On 2/28/23 4:11 AM, Andi Shyti wrote:
Hi,
This series of two patches fixes the issue introduced in cf586021642d80 ("drm/i915/gt: Pipelined page migration") where, as reported by Matt, in a chain of requests an error is reported only if happens in the last request.
However Chris noticed that without ensuring exclusivity in the locking we might end up in some deadlock. That's why patch 1 throttles for the ringspace in order to make sure that no one is holding it.
Version 1 of this patch has been reviewed by matt and this version is adding Chris exclusive locking.

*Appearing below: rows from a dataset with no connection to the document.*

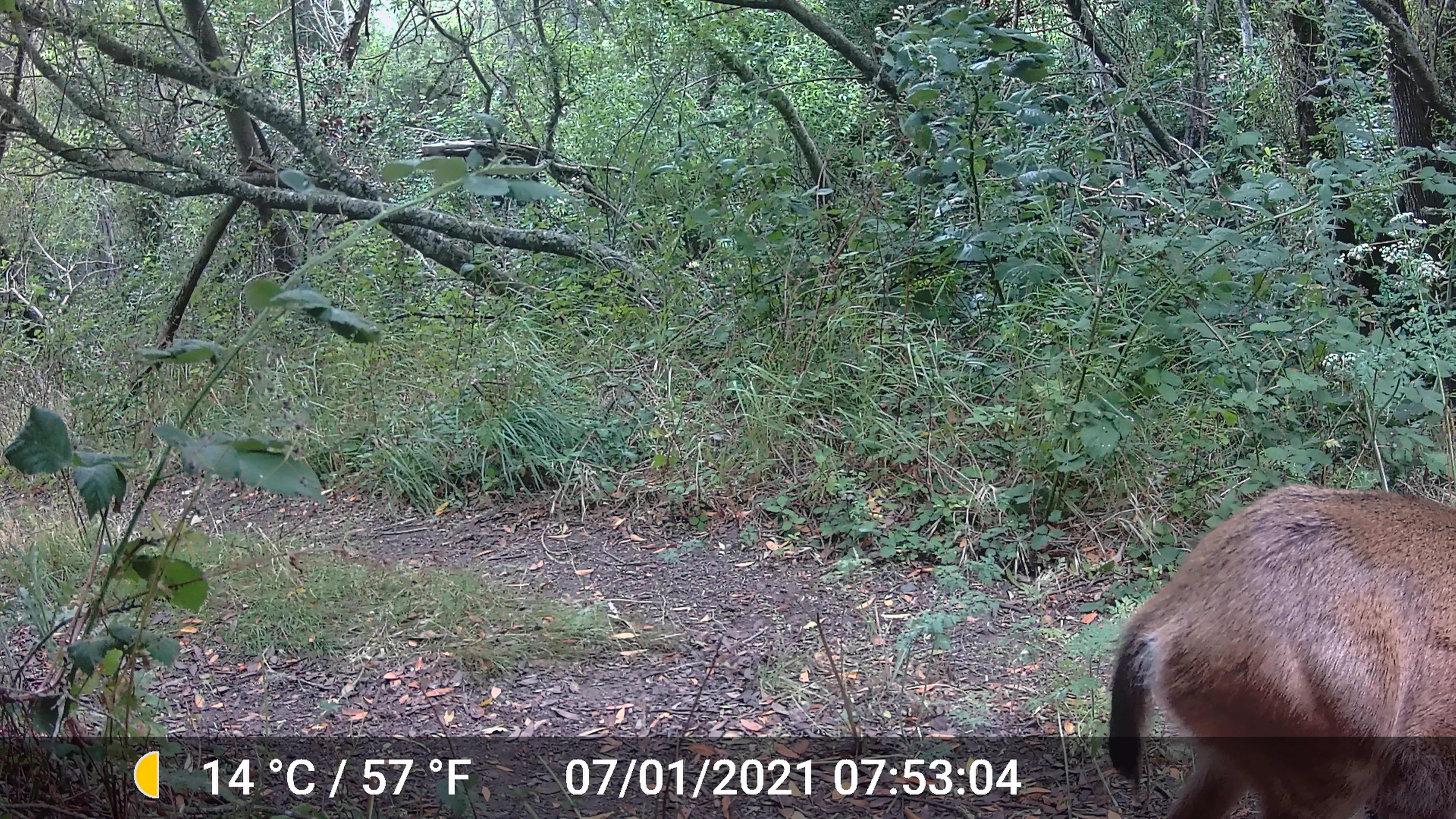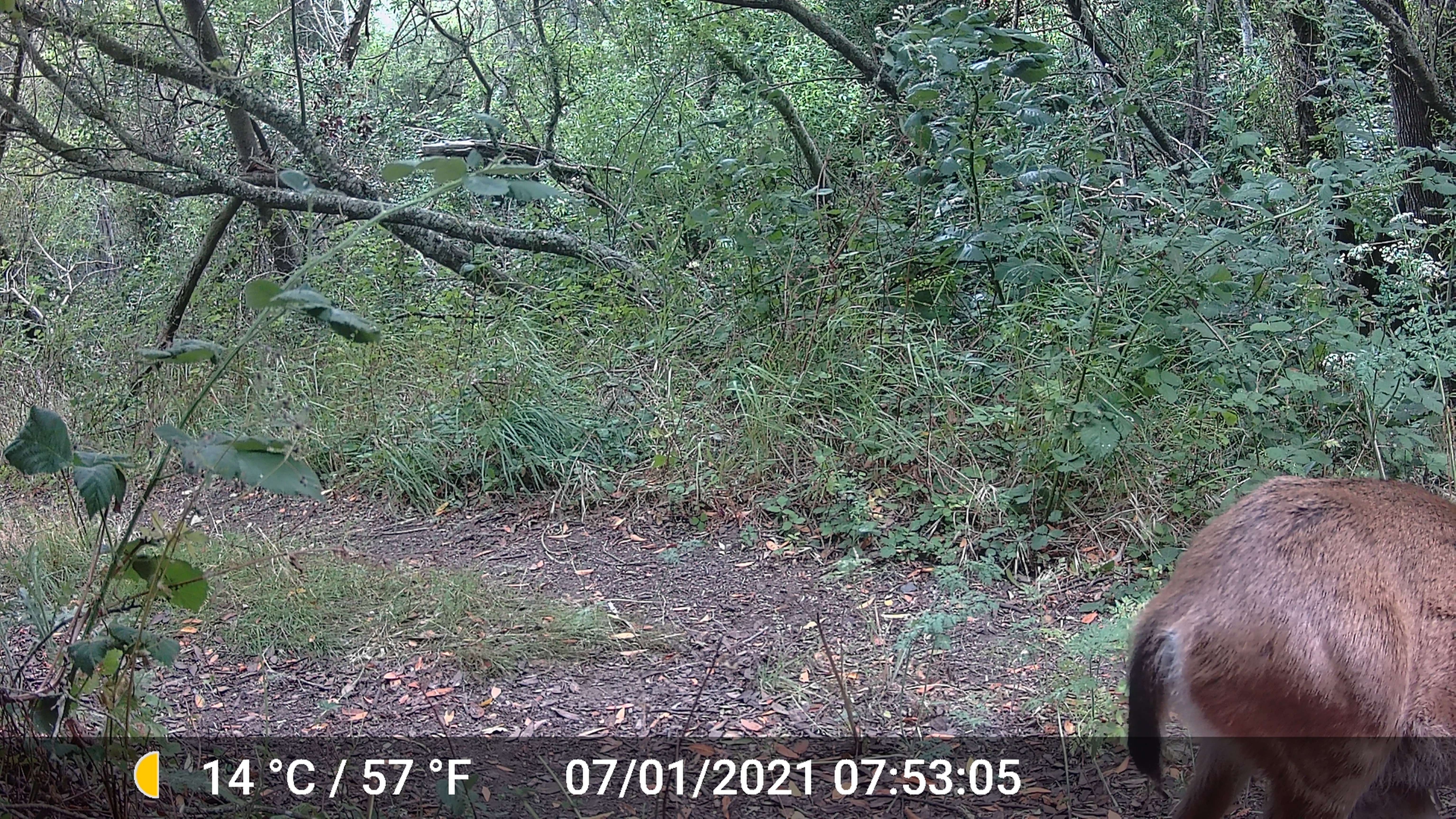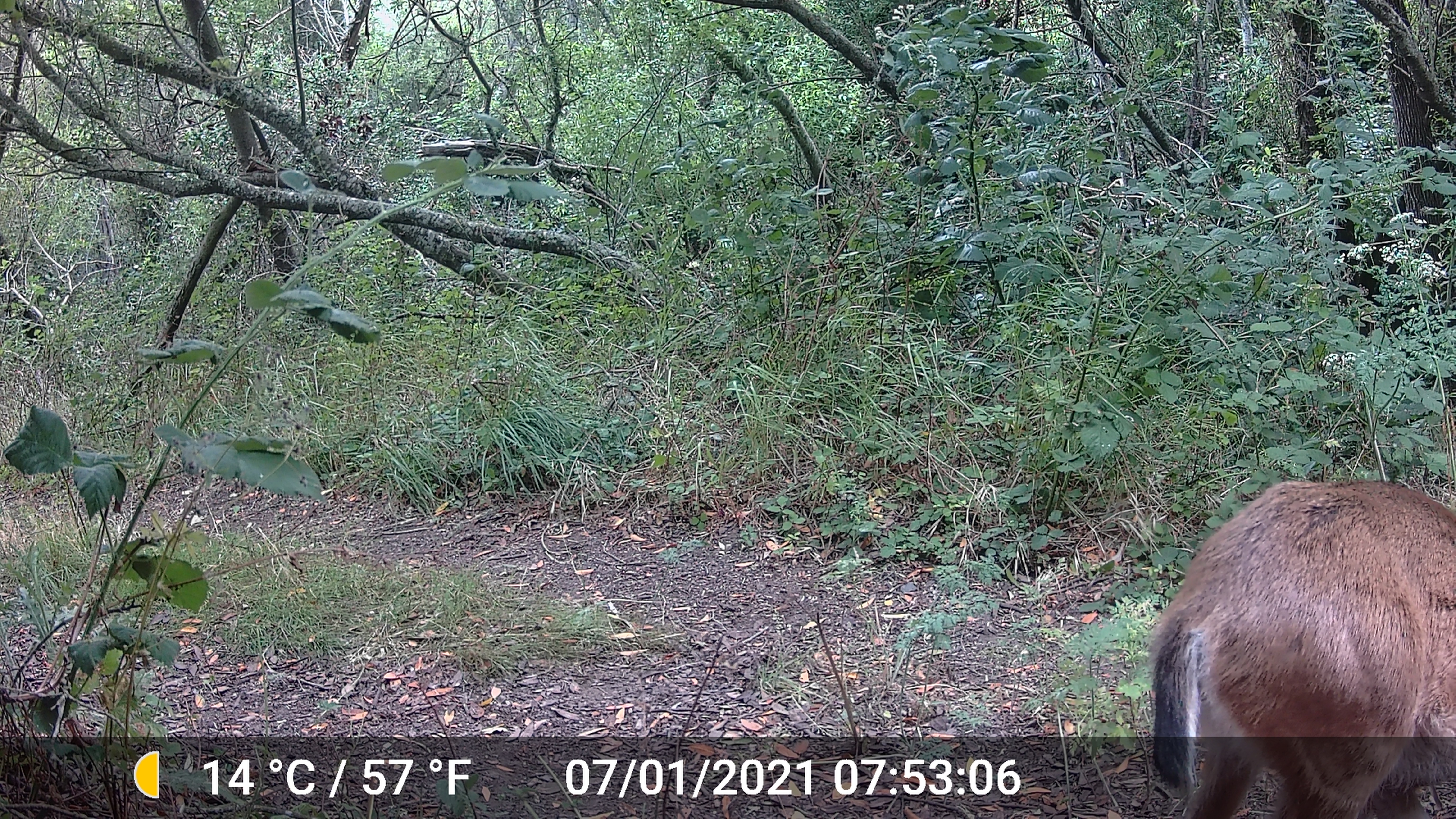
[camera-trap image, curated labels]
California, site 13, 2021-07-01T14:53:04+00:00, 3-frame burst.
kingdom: Animalia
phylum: Chordata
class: Mammalia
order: Artiodactyla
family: Cervidae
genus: Odocoileus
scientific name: Odocoileus hemionus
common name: mule deer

Thanks Chris for this work.
Andi
Changelog
v1 -> v2
- Add patch 1 for ensuring exclusive locking of the timeline
- Reword git commit of patch 2.
Andi Shyti (1): drm/i915/gt: Make sure that errors are propagated through request chains
Chris Wilson (1): drm/i915: Throttle for ringspace prior to taking the timeline mutex
drivers/gpu/drm/i915/gt/intel_context.c | 41 +++++++++++++++++++++++++ drivers/gpu/drm/i915/gt/intel_context.h | 2 ++ drivers/gpu/drm/i915/gt/intel_migrate.c | 39 +++++++++++++++++------ drivers/gpu/drm/i915/i915_request.c | 3 ++ 4 files changed, 75 insertions(+), 10 deletions(-)